- **Goal**
In the material, from its start through the line containing "398L27 403V413H37V419L48 424L53", switch "instance_id" to "object_id" and give those lines again with nothing else changed.

BEGIN Given records

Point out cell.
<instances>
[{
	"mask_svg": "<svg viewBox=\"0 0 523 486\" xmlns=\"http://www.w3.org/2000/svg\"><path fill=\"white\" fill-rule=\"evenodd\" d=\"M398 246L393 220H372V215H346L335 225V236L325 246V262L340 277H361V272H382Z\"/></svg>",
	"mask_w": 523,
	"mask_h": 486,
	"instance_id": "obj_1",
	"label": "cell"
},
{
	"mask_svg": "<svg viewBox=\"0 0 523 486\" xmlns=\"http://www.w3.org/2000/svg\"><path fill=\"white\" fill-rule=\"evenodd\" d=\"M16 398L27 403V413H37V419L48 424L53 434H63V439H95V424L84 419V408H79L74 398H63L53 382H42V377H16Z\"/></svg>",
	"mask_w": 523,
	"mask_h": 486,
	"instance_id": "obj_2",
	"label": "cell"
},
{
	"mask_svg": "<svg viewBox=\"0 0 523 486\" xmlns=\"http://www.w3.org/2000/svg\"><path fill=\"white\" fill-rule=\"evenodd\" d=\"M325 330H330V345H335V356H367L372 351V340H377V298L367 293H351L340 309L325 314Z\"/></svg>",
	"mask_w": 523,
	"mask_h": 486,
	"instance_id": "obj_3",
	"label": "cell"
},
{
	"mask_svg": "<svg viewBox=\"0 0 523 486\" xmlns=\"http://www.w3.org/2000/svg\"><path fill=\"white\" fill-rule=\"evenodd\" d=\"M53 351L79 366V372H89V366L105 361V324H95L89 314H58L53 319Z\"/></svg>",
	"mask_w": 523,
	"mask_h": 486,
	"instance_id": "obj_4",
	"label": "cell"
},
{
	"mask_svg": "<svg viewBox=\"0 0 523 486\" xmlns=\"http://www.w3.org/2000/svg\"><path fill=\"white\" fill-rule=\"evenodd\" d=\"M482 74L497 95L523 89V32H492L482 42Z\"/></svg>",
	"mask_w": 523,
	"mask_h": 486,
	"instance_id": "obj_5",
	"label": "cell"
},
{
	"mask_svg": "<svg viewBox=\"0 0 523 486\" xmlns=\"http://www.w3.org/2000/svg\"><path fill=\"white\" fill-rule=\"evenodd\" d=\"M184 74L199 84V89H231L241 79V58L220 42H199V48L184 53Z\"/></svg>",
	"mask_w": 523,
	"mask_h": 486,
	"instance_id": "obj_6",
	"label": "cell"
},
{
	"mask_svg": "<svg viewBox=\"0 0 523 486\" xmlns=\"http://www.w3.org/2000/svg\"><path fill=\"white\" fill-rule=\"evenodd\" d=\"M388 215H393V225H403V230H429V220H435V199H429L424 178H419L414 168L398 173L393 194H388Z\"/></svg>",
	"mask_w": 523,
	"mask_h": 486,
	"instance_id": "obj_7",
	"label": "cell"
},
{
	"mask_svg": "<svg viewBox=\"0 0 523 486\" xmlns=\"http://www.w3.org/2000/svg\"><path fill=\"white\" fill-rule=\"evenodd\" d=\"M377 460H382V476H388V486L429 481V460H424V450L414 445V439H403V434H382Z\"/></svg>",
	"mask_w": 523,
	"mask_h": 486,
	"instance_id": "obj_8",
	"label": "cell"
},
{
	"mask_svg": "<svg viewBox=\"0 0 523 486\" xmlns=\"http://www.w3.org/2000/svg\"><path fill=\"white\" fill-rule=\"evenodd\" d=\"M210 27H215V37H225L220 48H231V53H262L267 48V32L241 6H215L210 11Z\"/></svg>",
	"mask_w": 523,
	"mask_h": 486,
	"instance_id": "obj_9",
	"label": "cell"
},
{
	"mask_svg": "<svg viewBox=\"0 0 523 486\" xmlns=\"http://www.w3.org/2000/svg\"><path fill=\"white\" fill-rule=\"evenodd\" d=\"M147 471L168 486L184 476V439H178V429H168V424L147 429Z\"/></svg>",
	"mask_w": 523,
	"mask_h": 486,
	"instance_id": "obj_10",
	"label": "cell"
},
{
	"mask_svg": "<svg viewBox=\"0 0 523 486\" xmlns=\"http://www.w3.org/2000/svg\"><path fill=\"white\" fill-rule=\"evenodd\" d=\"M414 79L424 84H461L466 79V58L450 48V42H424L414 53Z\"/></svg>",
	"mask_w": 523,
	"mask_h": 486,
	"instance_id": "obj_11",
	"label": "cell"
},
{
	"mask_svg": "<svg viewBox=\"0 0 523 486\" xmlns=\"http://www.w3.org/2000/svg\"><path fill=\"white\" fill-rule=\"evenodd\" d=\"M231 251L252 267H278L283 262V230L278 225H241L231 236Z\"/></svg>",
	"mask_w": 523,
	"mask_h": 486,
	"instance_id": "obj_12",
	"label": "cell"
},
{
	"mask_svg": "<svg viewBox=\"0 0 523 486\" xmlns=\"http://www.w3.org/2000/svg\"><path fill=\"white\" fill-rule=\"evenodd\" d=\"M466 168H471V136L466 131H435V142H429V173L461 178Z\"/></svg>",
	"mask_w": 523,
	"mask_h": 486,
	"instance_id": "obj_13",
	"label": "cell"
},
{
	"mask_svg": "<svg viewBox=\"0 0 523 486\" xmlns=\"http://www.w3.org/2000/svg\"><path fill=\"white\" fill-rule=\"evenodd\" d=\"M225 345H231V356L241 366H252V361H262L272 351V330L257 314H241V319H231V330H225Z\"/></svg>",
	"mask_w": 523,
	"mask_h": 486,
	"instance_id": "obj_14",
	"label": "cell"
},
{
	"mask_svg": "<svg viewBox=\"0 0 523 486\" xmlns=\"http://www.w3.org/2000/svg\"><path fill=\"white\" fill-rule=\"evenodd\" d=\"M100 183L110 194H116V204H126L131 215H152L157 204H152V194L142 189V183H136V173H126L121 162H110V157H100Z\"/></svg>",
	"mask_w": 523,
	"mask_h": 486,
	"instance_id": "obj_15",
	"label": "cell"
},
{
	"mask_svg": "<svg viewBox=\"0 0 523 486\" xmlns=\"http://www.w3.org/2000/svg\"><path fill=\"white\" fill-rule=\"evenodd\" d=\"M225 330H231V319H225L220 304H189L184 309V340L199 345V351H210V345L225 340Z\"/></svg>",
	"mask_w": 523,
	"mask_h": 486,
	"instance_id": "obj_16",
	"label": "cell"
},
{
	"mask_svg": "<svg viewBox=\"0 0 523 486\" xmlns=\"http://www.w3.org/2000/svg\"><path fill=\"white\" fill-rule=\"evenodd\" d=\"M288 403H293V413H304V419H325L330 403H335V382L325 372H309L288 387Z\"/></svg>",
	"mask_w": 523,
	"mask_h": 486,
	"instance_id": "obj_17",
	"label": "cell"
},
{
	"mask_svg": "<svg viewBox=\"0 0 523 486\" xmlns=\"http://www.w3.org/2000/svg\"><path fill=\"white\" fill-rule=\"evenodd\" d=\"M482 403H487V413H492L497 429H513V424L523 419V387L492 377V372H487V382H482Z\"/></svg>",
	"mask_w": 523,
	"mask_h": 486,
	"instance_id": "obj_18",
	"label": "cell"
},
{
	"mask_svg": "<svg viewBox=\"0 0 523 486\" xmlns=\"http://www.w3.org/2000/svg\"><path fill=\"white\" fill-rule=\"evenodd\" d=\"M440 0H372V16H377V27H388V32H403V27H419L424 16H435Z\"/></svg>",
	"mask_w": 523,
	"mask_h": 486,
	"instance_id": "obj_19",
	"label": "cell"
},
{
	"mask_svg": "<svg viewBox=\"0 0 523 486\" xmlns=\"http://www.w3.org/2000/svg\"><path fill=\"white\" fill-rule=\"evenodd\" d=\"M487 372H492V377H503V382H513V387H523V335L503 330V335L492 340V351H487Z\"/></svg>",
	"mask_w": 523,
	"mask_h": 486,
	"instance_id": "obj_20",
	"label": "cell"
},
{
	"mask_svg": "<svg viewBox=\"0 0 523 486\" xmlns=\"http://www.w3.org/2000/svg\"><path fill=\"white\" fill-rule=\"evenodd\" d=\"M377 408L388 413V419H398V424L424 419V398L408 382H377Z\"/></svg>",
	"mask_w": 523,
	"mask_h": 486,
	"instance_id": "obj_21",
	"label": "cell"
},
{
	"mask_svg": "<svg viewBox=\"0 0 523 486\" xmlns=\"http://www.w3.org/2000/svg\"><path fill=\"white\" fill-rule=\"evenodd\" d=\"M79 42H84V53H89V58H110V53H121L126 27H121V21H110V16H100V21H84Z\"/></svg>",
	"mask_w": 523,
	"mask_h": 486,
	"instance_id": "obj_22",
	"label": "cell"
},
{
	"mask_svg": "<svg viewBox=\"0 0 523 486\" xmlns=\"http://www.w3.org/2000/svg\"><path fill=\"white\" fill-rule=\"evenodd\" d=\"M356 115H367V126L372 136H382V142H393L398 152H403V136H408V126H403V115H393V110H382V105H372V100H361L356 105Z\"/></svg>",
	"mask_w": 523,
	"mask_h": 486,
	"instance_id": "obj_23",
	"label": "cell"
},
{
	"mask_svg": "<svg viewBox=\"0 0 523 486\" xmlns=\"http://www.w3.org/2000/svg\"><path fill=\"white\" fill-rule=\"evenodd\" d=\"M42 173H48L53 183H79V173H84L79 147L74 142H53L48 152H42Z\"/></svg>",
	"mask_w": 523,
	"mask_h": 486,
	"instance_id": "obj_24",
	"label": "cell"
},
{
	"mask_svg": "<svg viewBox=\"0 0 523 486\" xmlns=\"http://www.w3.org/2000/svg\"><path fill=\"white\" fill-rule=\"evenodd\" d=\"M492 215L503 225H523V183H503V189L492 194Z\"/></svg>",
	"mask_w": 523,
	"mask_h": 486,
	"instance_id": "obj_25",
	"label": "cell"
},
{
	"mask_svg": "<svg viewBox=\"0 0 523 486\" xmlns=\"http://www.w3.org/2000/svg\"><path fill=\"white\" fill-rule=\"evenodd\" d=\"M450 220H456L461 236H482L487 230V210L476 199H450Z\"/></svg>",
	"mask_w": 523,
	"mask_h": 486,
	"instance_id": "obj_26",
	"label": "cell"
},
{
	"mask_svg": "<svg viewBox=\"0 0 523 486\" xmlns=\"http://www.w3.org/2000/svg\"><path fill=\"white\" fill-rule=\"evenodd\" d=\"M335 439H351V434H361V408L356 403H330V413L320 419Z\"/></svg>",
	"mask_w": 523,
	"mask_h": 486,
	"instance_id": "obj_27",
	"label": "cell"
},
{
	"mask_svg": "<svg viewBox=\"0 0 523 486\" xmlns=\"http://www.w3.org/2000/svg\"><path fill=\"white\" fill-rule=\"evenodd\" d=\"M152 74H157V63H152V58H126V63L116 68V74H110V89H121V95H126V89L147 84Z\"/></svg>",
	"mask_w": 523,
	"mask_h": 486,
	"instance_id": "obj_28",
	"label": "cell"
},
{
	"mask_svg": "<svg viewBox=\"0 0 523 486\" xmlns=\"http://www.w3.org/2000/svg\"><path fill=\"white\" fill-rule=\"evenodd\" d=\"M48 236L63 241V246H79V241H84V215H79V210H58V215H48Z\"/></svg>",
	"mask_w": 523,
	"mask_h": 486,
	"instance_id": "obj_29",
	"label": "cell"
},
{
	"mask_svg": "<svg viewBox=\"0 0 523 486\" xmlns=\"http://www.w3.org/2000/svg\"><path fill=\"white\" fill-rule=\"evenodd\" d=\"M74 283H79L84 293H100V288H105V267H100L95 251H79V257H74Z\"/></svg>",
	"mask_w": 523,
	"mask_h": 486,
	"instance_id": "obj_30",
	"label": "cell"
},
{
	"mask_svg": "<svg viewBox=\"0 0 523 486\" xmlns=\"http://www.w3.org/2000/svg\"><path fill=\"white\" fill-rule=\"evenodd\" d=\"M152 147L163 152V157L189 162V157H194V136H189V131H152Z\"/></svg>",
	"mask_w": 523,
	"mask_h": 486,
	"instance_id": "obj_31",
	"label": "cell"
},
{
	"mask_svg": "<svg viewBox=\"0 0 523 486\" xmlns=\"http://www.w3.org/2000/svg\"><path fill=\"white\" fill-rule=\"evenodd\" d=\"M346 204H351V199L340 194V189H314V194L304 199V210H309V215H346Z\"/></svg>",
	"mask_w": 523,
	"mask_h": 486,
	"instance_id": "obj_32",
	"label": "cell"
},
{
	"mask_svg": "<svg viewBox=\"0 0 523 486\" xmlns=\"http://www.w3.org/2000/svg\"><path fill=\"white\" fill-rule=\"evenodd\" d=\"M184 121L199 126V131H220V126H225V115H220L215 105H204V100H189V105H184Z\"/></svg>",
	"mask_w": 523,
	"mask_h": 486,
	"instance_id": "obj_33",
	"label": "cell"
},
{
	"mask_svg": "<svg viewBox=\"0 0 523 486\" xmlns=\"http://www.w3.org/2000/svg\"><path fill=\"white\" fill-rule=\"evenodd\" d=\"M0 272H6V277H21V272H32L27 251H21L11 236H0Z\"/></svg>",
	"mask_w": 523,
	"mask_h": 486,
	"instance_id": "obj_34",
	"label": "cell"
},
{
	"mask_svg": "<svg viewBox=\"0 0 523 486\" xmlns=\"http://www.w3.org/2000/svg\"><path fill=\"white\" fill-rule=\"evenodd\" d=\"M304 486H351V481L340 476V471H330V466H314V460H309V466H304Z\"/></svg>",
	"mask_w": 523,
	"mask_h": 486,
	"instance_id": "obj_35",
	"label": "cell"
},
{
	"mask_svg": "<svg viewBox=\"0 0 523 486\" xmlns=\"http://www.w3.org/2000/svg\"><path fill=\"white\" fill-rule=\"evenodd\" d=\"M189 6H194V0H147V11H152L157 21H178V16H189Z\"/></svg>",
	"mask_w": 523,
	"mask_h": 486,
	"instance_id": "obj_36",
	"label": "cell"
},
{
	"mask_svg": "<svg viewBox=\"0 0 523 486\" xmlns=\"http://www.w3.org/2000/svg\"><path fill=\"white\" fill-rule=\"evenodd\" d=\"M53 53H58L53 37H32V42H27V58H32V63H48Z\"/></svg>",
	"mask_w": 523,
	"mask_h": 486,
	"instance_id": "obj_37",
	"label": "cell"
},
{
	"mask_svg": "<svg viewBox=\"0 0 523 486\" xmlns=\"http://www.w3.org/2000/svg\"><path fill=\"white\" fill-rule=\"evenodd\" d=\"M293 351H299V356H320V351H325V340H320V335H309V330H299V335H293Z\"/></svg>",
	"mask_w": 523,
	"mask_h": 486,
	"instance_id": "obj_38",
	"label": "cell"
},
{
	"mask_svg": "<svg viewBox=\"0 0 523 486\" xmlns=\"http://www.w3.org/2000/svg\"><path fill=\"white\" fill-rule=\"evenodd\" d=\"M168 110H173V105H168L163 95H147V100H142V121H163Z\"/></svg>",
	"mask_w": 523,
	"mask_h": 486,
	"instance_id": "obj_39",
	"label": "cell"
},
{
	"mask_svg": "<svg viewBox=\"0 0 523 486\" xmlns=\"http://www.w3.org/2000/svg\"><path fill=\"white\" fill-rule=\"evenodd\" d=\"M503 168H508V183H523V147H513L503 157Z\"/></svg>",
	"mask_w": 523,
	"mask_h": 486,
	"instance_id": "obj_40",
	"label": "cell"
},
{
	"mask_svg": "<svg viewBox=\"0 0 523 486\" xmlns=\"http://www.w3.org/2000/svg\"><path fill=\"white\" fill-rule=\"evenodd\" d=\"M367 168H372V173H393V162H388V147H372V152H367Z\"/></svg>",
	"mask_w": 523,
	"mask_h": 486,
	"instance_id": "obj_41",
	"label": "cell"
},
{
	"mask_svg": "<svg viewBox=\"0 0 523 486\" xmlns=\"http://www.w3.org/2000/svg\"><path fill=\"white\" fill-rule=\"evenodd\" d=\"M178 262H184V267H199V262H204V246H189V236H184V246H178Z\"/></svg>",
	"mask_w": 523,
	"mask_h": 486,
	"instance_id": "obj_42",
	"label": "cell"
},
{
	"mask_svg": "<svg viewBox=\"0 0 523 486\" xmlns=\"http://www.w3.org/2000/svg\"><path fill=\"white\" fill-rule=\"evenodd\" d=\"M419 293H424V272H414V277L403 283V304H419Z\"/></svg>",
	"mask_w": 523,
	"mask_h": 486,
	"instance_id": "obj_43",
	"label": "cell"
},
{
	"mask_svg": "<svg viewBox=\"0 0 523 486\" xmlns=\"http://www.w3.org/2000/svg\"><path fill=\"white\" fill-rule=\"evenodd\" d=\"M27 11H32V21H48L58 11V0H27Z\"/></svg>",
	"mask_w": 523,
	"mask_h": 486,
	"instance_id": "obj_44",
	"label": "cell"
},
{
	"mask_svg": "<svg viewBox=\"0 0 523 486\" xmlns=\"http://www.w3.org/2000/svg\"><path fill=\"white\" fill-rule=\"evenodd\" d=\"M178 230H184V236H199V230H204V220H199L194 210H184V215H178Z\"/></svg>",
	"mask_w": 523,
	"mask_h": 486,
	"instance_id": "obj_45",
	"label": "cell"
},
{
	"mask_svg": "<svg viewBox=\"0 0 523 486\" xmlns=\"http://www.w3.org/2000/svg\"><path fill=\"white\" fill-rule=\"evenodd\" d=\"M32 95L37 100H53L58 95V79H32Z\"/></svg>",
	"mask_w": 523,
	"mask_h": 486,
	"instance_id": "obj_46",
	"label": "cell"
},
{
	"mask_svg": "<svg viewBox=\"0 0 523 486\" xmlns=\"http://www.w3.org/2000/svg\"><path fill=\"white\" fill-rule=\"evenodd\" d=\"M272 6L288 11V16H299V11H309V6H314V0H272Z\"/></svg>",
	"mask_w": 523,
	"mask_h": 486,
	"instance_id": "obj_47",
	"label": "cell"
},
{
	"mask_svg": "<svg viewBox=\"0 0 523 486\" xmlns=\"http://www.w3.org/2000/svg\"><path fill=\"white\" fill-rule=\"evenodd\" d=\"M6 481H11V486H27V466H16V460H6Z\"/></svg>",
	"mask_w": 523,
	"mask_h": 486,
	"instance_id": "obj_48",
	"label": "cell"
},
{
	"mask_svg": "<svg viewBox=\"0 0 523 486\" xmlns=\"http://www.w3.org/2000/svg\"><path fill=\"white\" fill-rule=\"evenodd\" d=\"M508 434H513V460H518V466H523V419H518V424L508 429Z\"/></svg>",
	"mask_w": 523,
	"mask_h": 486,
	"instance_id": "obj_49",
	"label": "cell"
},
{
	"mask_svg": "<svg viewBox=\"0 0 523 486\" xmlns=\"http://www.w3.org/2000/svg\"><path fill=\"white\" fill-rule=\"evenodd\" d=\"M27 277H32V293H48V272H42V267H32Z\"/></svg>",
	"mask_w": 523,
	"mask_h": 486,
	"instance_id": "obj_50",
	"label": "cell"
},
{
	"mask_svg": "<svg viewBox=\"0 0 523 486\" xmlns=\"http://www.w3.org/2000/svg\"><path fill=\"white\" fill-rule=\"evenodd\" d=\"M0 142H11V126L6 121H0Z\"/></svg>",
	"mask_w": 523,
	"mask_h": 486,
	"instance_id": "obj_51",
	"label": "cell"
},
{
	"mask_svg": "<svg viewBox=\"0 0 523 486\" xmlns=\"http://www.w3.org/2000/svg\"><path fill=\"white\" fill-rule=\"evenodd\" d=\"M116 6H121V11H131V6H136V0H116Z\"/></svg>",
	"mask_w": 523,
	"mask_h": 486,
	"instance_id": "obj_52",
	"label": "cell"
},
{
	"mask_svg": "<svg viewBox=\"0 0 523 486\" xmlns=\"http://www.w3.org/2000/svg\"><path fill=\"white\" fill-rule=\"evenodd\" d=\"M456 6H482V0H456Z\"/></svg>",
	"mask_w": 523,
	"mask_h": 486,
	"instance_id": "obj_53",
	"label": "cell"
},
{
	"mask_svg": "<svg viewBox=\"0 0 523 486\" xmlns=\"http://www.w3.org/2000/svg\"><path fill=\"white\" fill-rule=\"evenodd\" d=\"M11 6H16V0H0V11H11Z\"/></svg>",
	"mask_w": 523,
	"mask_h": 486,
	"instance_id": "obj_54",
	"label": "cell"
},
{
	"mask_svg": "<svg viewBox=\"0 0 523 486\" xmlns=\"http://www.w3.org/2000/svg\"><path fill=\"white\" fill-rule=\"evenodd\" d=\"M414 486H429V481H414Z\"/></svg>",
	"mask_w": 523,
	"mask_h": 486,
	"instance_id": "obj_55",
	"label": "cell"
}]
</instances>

END Given records

- **Full answer**
Point out cell.
<instances>
[{
	"mask_svg": "<svg viewBox=\"0 0 523 486\" xmlns=\"http://www.w3.org/2000/svg\"><path fill=\"white\" fill-rule=\"evenodd\" d=\"M398 246L393 220H372V215H346L335 225V236L325 246V262L340 277H361V272H382Z\"/></svg>",
	"mask_w": 523,
	"mask_h": 486,
	"object_id": "obj_1",
	"label": "cell"
},
{
	"mask_svg": "<svg viewBox=\"0 0 523 486\" xmlns=\"http://www.w3.org/2000/svg\"><path fill=\"white\" fill-rule=\"evenodd\" d=\"M16 398L27 403V413H37V419L48 424L53 434H63V439H95V424L84 419V408H79L74 398H63L53 382H42V377H16Z\"/></svg>",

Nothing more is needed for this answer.